1. Field of the Invention
The present invention generally relates to an electric motor structure that is provided with a rotor cooling structure. More specifically, the present invention relates to an electric motor structure with a rotor cooling structure utilized in both a radial gap electric motor in which a stator and a rotor are arranged to face each other in a radial direction with respect to a rotary shaft, and an axial gap electric motor in which a stator and a disk rotor are arranged along a rotary shaft to face each other in an axial direction with respect to the rotary shaft.
2. Background Information
Some conventional electric motors are equipped with a rotor cooling structure in which a rotor of the electric motor is cooled by a coolant. For example, Japanese Laid-Open Patent Publication No. 2003-219607 discloses a rotor cooling structure for a radial gap electric motor. In this publication, a tubular shape stator and a tubular shape rotor are coaxially arranged with respect to a rotary shaft so as to face each other across a radial gap formed between the stator and the rotor. In this publication, a rotor cooling structure is provided for the radial gap electric motor in which a cone-shaped interstitial coolant passage is formed between the rotor and a rotary shaft in an axial direction of the rotary shaft. The interstitial coolant passage is configured such that an external diameter of the interstitial coolant passage increases as it approaches a coolant outlet from a coolant inlet. Thus, the coolant introduced into the interstitial coolant passage flows from the coolant inlet to the coolant outlet to cool the rotor due to the centrifugal force of the rotor.

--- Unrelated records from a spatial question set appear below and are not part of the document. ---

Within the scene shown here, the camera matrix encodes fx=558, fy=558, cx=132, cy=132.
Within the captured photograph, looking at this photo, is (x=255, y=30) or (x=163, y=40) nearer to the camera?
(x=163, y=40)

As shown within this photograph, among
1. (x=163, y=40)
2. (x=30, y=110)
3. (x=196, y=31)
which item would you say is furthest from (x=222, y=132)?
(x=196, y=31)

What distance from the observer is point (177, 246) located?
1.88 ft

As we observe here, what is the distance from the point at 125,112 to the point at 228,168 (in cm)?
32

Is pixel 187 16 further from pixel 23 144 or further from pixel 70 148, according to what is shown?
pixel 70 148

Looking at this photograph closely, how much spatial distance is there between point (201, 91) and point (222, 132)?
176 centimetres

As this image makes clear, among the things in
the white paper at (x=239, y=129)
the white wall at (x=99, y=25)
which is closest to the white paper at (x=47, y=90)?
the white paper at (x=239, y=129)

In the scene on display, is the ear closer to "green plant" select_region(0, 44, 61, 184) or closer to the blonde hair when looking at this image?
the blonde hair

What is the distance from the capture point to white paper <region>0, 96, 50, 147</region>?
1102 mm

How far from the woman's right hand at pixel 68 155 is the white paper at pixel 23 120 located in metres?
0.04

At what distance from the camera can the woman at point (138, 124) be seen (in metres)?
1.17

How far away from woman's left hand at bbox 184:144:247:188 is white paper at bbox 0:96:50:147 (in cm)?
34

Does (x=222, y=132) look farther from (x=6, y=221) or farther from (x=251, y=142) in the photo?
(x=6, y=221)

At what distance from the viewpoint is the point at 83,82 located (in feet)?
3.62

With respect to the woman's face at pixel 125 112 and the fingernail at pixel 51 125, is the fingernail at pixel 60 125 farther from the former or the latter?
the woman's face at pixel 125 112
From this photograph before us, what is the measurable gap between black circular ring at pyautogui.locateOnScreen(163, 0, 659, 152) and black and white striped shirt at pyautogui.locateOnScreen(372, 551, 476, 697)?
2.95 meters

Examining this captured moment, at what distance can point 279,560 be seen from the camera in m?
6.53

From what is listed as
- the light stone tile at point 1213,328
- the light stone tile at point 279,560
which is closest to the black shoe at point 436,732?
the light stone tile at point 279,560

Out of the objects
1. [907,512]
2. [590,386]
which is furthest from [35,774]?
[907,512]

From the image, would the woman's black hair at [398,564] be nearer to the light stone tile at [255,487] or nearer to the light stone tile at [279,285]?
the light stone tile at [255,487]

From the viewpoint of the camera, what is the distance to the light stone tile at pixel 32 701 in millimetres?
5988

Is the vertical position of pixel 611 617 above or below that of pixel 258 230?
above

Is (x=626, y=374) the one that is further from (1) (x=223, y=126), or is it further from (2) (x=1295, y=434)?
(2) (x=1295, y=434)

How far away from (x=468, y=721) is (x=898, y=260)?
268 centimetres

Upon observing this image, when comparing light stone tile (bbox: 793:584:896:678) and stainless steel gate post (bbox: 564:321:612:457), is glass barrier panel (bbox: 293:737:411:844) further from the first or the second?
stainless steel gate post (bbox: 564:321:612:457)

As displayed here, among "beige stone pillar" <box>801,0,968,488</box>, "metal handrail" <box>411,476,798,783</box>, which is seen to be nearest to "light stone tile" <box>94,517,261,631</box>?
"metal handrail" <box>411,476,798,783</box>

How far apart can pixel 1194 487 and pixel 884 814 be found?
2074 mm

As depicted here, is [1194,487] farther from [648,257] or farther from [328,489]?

Moreover, a rotor cooling structure for an axial gap electric motor in which a stator and a disk rotor are arranged along a rotary shaft such that the stator and the rotor face each other across an axial gap formed between the stator and the rotor has also been proposed. In such rotor cooling structure for an axial gap electric motor, the rotor is provided with a recessed cooling surface portion and a coolant is supplied to the cooling surface portion via a communication passageway formed in the rotary shaft. The centrifugal force of the rotor is utilized to make the coolant flow from radially inward direction to radially outward direction along the cooling surface portion, thereby cooling the rotor.
In both conventional rotor cooling structures for the radial gap electric motor and the axial gap electric motor mentioned above, the coolant is forced against the cooling surface of the rotor by the centrifugal force of the rotor such that a liquid film of the coolant having a prescribed thickness flows across the cooling surface. Thus, the rotor can be cooled with a high level of cooling performance.
In view of the above, it will be apparent to those skilled in the art from this disclosure that there exists a need for an improved electric motor structure. This invention addresses this need in the art as well as other needs, which will become apparent to those skilled in the art from this disclosure.